Pour qui a vu le Malraux euphorique des promesses enivrantes de l'été 1959, et dix ans après, dix ans d'humiliations, d'échecs ou de rapiéçages, l'homme malade et désabusé de l'après-Mai 68, aux portes d'une retraite de notable à peine troublée par le sursaut de l'engagement raté au Bengla Desh, quelle chute, et sans doute aussi quel calvaire ! (p. 61)

 

Sa sollicitude — au demeurant négative — à l'égard de Paris n'alla malheureusement pas jusqu'à empêcher, ou limiter, les effarantes entreprises dites urbanistiques qui étaient en train de saccager la capitale. En quelques années le Paris d'hier, attachant et souvent pittoresque, se transforma en Paris de béton d'une laideur offensante dans sa terrifiante médiocrité. Malraux n'a rien vu, ou rien voulu voir, n'écoutant ni les campagnes de protestation, ni les associations de sauvegarde, totalement indifférent en outre, par principe, aux magouilles que cachaient ces énormes chantiers. Il est vrai que les monuments impérissables l'intéressaient plus que les populations et leurs problèmes, jugés mineurs...

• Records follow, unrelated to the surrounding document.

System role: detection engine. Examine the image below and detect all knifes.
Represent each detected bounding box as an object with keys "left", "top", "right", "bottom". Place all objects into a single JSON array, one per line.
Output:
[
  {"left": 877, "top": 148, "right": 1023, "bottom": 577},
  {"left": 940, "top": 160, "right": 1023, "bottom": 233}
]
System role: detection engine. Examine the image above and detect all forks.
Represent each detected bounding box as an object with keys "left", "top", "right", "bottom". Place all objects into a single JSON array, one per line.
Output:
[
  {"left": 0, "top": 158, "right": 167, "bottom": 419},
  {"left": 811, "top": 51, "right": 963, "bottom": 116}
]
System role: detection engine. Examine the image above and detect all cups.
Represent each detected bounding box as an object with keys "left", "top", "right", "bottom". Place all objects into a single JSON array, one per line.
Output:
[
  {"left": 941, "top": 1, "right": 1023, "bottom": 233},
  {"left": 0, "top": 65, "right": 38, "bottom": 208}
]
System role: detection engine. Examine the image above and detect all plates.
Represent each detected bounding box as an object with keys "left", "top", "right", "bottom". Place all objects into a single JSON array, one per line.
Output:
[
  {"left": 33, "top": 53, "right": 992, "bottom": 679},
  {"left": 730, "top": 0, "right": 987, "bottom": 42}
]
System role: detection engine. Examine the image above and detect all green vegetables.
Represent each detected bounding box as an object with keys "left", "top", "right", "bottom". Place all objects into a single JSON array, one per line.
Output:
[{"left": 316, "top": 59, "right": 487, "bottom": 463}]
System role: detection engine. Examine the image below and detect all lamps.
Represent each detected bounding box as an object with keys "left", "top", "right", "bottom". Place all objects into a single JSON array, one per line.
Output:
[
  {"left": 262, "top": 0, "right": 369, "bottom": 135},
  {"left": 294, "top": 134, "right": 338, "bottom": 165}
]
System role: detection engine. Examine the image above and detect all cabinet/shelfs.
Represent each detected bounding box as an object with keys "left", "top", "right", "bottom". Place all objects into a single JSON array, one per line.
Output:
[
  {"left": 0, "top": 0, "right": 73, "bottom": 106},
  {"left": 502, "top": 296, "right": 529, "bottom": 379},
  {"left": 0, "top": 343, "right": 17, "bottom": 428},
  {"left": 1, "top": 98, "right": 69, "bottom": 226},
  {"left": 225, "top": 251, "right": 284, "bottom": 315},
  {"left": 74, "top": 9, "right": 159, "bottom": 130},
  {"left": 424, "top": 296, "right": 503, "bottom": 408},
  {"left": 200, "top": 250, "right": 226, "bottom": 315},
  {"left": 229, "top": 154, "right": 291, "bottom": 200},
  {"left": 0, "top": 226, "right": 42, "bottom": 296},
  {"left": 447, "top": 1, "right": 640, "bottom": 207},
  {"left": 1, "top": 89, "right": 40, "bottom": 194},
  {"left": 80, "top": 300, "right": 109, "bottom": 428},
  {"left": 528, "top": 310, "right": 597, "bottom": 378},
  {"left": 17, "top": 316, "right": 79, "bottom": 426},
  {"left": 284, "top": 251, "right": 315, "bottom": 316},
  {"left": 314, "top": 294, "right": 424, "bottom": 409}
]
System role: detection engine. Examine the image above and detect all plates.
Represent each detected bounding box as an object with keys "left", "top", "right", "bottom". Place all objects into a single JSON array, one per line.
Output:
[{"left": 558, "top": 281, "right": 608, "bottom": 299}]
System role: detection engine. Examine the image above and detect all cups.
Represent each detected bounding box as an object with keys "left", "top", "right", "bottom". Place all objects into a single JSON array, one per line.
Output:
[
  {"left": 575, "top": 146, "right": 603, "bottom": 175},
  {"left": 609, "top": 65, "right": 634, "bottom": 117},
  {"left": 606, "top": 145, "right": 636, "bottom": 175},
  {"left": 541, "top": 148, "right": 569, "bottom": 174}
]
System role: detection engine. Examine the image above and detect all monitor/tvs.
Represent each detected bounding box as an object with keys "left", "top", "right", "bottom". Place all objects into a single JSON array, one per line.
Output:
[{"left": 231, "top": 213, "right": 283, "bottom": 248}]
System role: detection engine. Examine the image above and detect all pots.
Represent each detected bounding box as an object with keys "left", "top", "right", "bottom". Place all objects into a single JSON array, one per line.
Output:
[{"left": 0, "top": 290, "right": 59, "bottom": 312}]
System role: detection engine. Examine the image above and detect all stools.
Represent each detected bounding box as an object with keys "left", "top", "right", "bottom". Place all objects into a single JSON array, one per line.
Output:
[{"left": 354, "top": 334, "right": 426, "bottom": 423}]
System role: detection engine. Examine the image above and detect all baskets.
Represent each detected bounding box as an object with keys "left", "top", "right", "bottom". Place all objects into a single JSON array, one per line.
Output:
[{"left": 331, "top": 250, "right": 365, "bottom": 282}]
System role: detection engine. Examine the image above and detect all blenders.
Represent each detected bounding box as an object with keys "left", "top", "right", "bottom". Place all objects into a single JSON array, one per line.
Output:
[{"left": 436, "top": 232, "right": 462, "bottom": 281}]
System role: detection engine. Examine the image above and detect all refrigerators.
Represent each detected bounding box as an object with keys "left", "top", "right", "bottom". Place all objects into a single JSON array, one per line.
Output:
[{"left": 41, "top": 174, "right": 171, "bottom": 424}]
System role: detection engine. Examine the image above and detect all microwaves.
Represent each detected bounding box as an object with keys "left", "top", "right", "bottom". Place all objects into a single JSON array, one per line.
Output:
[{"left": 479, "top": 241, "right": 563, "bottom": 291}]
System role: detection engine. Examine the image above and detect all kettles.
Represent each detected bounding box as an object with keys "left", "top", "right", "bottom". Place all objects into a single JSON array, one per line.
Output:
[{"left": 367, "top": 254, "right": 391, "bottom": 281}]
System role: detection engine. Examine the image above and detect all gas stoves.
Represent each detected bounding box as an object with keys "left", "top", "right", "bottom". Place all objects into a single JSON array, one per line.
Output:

Le faubourg Saint-Germain était entièrement classé, du moins dans sa partie historique; cela n'empêcha pas le Crédit national, organisme d'État, de faire démolir, à quelques mètres de la direction des Arts et Lettres, rue Saint-Dominique, malgré l'interdiction des services des Affaires culturelles, le superbe hôtel de La Roche-Aymon, l'un des plus beaux témoignages du XVIIIe. Les exemples de ce genre abondent, hélas ! (pp. 65-66)

 

Tel fut Malraux face aux étonnants et déconcertants happenings de mai. Comment le juger ? Avec sévérité à l'égard du ministre dont l'attitude révolte par sa légèreté, son incohérence et ses palinodies ? Avec mansuétude vis-à-vis de l'homme déchiré, hanté par le naufrage de la maladie et de la vieillesse, inutile sous les plafonds dorés, entre les flatteurs et les huissiers à chaîne. (p. 233)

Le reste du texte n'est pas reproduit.